### Provided passage
- - -

Memory ordering properties of Atomic::r-m-w operations

Tue Nov 8 01:11:57 UTC 2016

On 6/11/2016 8:54 PM, Andrew Haley wrote:
> On 05/11/16 18:43, David Holmes wrote:
>> Forking new discussion from:
>>
>> RFR(M): 8154736: enhancement of cmpxchg and copy_to_survivor for ppc64
>>
>> On 1/11/2016 7:44 PM, Andrew Haley wrote:
>>> On 31/10/16 21:30, David Holmes wrote:
>>>>
>>>>
>>>> On 31/10/2016 7:32 PM, Andrew Haley wrote:
>>>>> On 30/10/16 21:26, David Holmes wrote:
>>>>>> On 31/10/2016 4:36 AM, Andrew Haley wrote:
>>>>
>>>>    // All of the atomic operations that imply a read-modify-write
>>>>    // action guarantee a two-way memory barrier across that
>>>>    // operation. Historically these semantics reflect the strength
>>>>    // of atomic operations that are provided on SPARC/X86. We assume
>>>>    // that strength is necessary unless we can prove that a weaker
>>>>    // form is sufficiently safe.
>>>
>>> Mmmm, but that doesn't say anything about a CAS that fails.  But fair
>>> enough, I accept your interpretation.

- - -

[Saved data entries]
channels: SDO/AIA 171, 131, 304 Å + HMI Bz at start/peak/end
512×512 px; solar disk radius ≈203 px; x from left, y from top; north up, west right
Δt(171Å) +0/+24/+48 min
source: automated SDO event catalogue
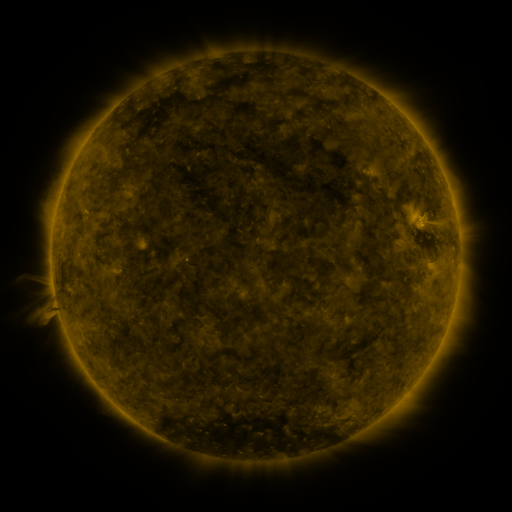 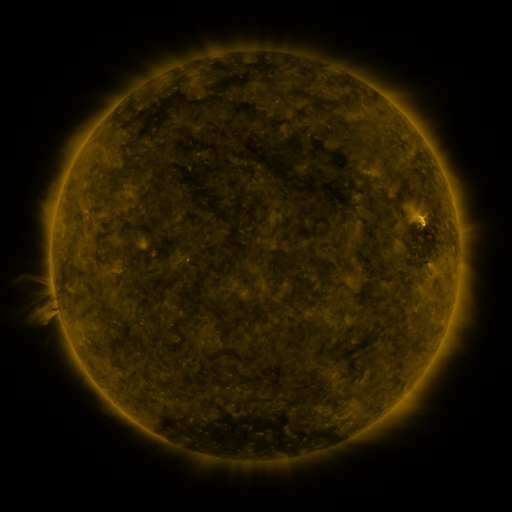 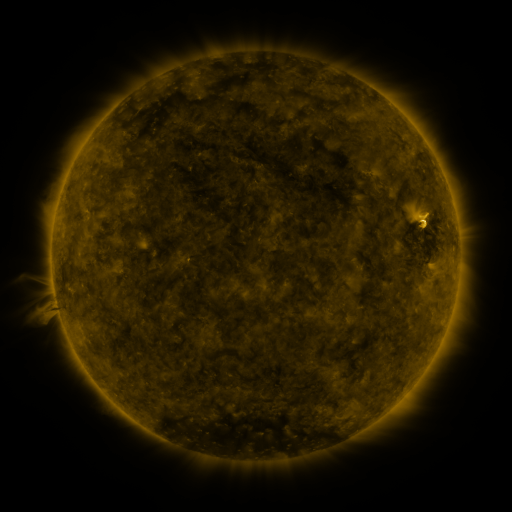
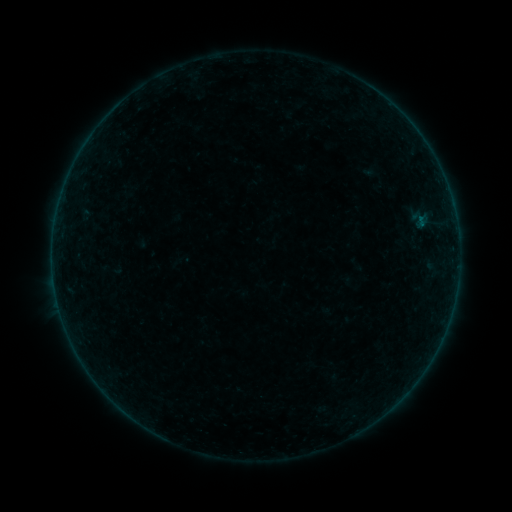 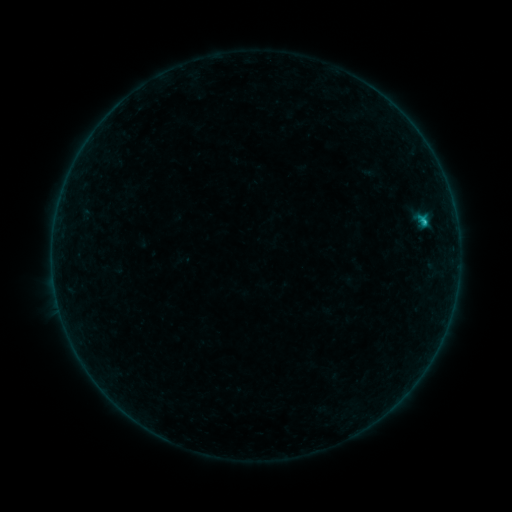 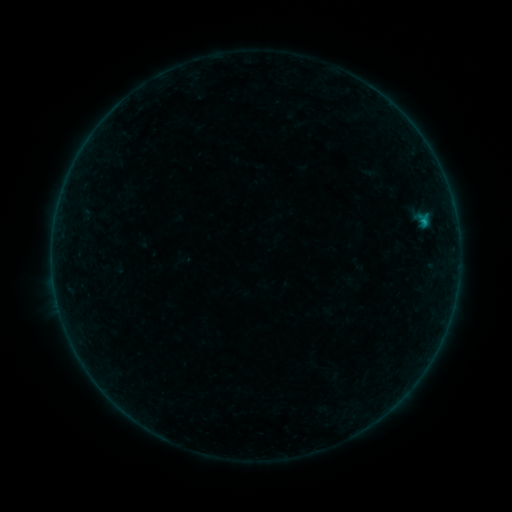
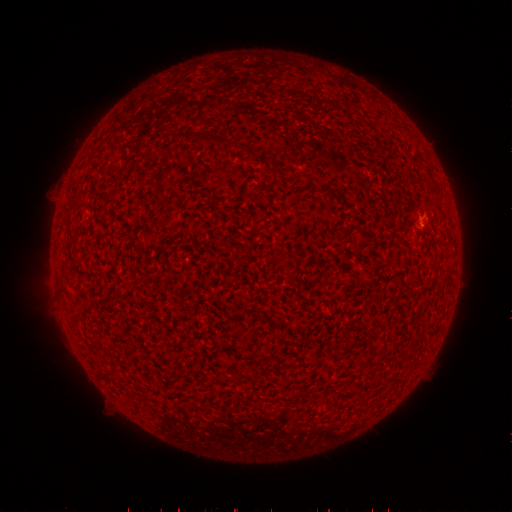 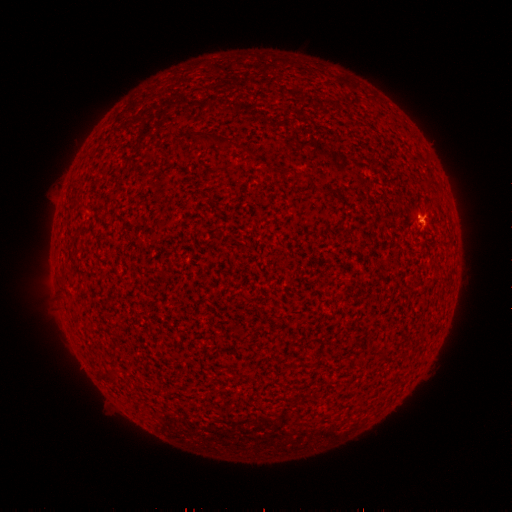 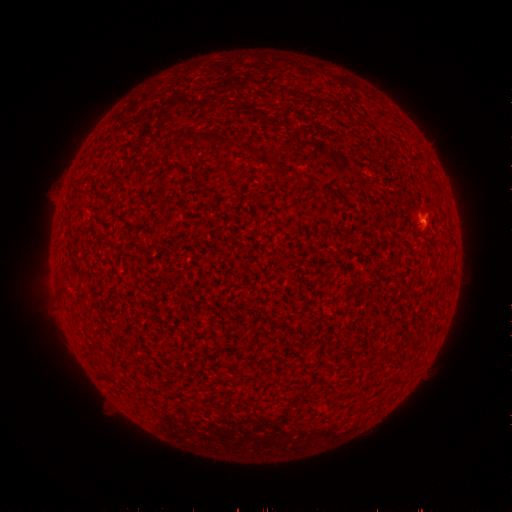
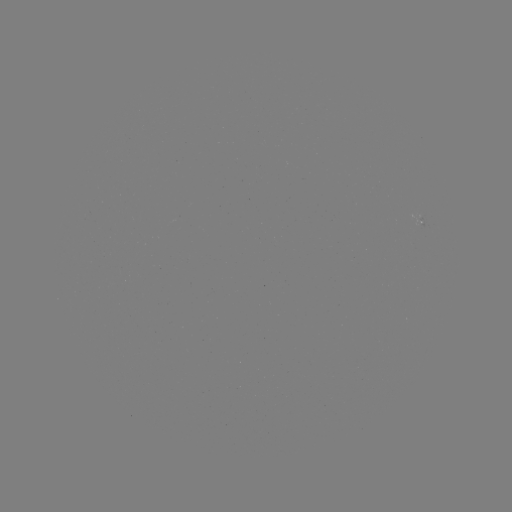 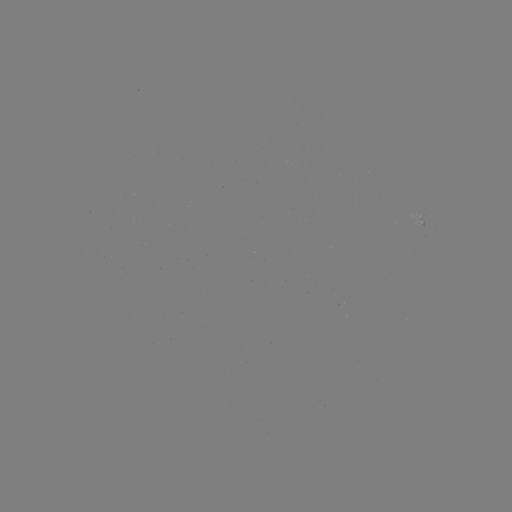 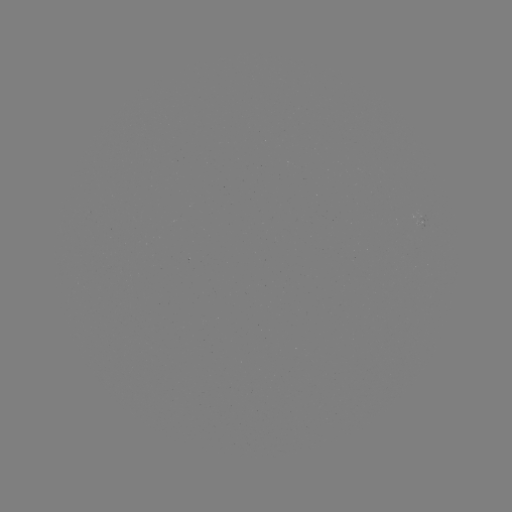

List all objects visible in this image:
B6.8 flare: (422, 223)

- - -

### Things to do
- 1) Reproduce every one of the solar dataset rows verbatim, omitting the pictures.
- 2) Supply the next part of the thread on memory ordering of atomic read-modify-write operations, picking up after its final line.
The thread on memory ordering and the solar rows have no connection to each other.

### Answer list
- 1)
channels: SDO/AIA 171, 131, 304 Å + HMI Bz at start/peak/end
512×512 px; solar disk radius ≈203 px; x from left, y from top; north up, west right
Δt(171Å) +0/+24/+48 min
source: automated SDO event catalogue

List all objects visible in this image:
B6.8 flare: (422, 223)

- 2)
>>
>> Granted the above was not written with load-linked/store-conditional
>> style implementations in mind; and the historical behaviour on sparc
>> and x86 is not affected by failure of the cas, so it isn't called
>> out. I should fix that.
>>
>>>> But there is some contention as to whether the actual implementations
>>>> obey this completely.
>>>
>>> Linux/AArch64 uses GCC's __sync_val_compare_and_swap, which is specified
>>> as a
>>>
>>>   "full barrier".  That is, no memory operand is moved across the
>>>   operation, either forward or backward.  Further, instructions are
>>>   issued as necessary to prevent the processor from speculating loads
>>>   across the operation and from queuing stores after the operation.
>>>
>>> ... which reads the same as the language you quoted above, but looking
>>> at the assembly code I'm sure that it's really no stronger than a seq
>>> cst load followed by a seq cst store.
>>
>> Are you saying that a seq_cst load followed by a seq_cst store is weaker
>> than a full barrier?
>
> Probably.  I'm saying that when someone says "full barrier" they
> aren't exactly clear what that means.  I know what sequential
> consistency is, but not "full barrier" because it's used
> inconsistently.

Agreed it is not a term that has a common definition - it may just 
relate to no-reorderings of any loads or stores, or it may also imply 
visibility guarantees. Though while I know what "sequential consistency" 
is I do not know what exactly it means to implement an operation with 
seq_cst semantics.

> For example, the above says that no memory operand is moved across the
> barrier, but if you have
>
> store_relaxed(a)
> load_seq_cst(b)
> store_seq_cst(c)
> load_relaxed(d)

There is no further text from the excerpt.